TAREAS DEL EJERCICIO =
**a.** Responda estas preguntas sobre el texto del voto nulo:
(i) ¿De qué tachan las campañas a las personas que respaldan el voto nulo?
(ii) ¿Con qué juego se compara la situación?
(iii) ¿Qué es la tercera alternativa desde hace algunas elecciones?
**b.** Indique si cada afirmación concuerda con el texto del voto nulo y cite las palabras que lo deciden:
(i) El ambiente de incertidumbre en Ecuador es innegable.
(ii) Ninguno de los dos candidatos ganará.
(iii) La disconformidad surgió por primera vez en estas elecciones.
**c.** Por favor, escriba cómo sigue el texto del voto nulo después de su última oración.

FRAGMENTO DEL TEXTO =
━━━━━━━━━━━━━━━━━━━━━━━━━━━━━━
Tinta Negra – La Barra Espaciadora

El mensaje del nulo

Debate

Las campañas que desprestigian al voto nulo van desde tachar de “tibias” a las personas que lo respaldan, hasta adjudicarles –de antemano– la responsabilidad de lo que suceda con el país si eligen anular su voto. 

Pero veamos: el ambiente de incertidumbre y de confrontación en Ecuador es innegable: acudiremos a las urnas para evitar caer en el abismo o ni eso, porque caeremos, de todas maneras, para un lado o para otro. Como en el juego del ahorcado, solo falta apretar el nudo y patear la silla. Pero uno de los dos candidatos ganará. La disconformidad, desde hace algunas elecciones, es la tercera alternativa.
━━━━━━━━━━━━━━━━━━━━━━━━━━━━━━
DATOS DEL EJERCICIO =
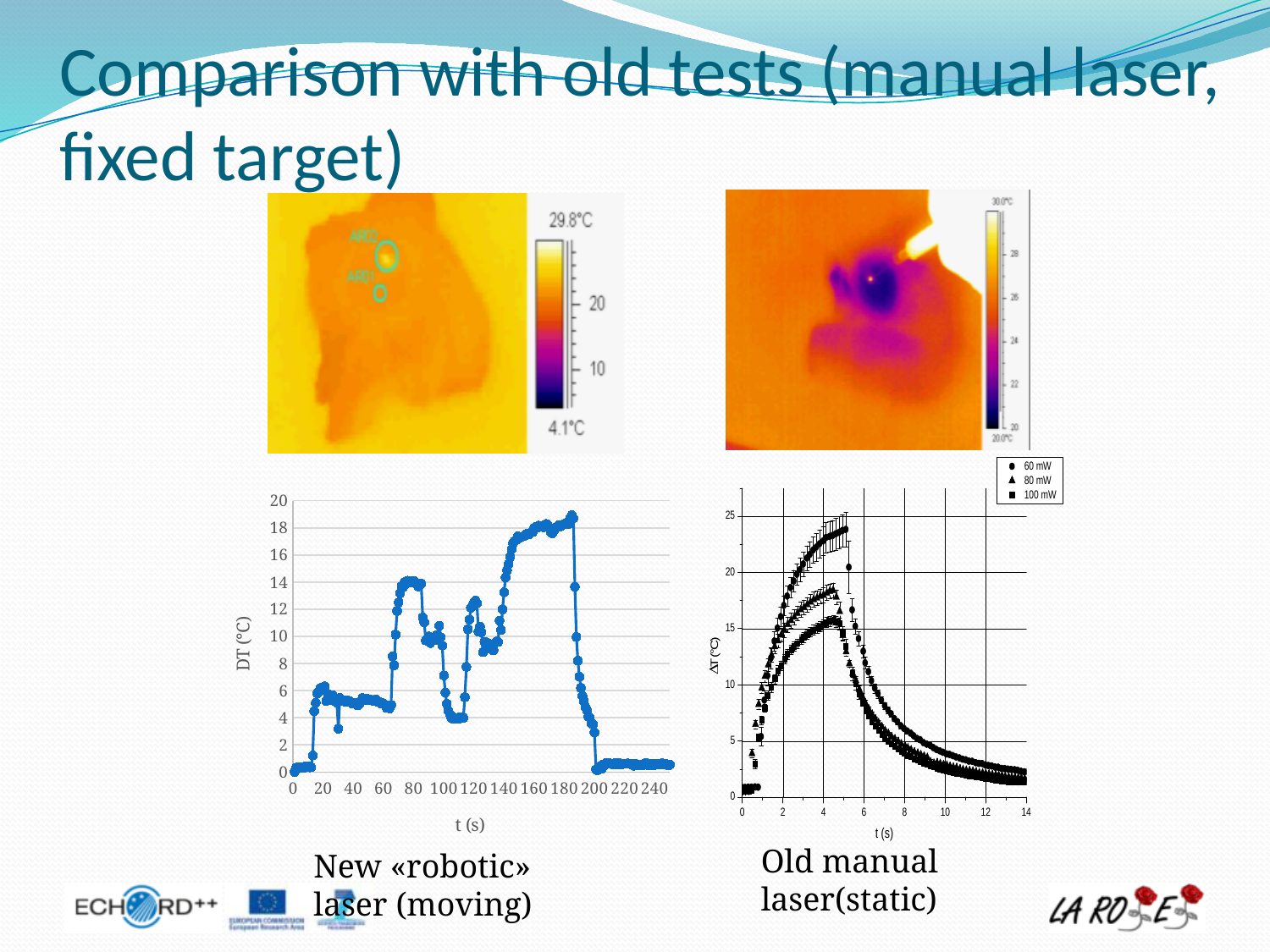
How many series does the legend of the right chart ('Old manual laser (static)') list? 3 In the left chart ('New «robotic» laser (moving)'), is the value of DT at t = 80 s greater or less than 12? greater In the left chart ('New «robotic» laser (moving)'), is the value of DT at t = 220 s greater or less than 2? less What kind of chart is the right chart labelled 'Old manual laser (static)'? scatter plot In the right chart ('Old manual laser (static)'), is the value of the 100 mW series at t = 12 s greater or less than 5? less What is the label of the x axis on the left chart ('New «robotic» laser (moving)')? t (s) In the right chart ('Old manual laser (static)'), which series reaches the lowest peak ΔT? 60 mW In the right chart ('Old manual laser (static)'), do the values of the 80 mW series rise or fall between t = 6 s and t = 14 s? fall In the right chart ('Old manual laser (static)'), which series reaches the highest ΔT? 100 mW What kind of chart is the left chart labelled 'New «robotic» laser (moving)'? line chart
━━━━━━━━━━━━━━━━━━━━━━━━━━━━━━
RESPUESTAS DEL EJERCICIO =
**a.**
(i) De "tibias".
(ii) Con el juego del ahorcado.
(iii) La disconformidad.

**b.**
(i) Sí: "el ambiente de incertidumbre y de confrontación en Ecuador es innegable"
(ii) No: "Pero uno de los dos candidatos ganará."
(iii) No: "La disconformidad, desde hace algunas elecciones, es la tercera alternativa."

**c.**
Después de haber visto el debate para la segunda vuelta, muchas y muchos electores se plantean la alternativa del voto nulo. Por conciencia. Por convicción. Por rechazo a lo que está pasando en el país. Sí: el nulo es una posición política válida y legítima. Una opción. Cansados de tener que votar siempre por el mal menor, hay otras dos alternativas: no presentarse a las elecciones y pagar la multa o votar nulo, tachar la papeleta, mostrar disgusto y rechazo.

Por eso nos ha parecido importante reconocer que el nulo es un mecanismo legal al que pueden acogerse las y los ciudadanos en caso de considerarlo. Además, en el actual contexto ecuatoriano, el voto nulo puede constituirse en un mensaje potente para una clase política cada vez menos promisoria para los intereses colectivos.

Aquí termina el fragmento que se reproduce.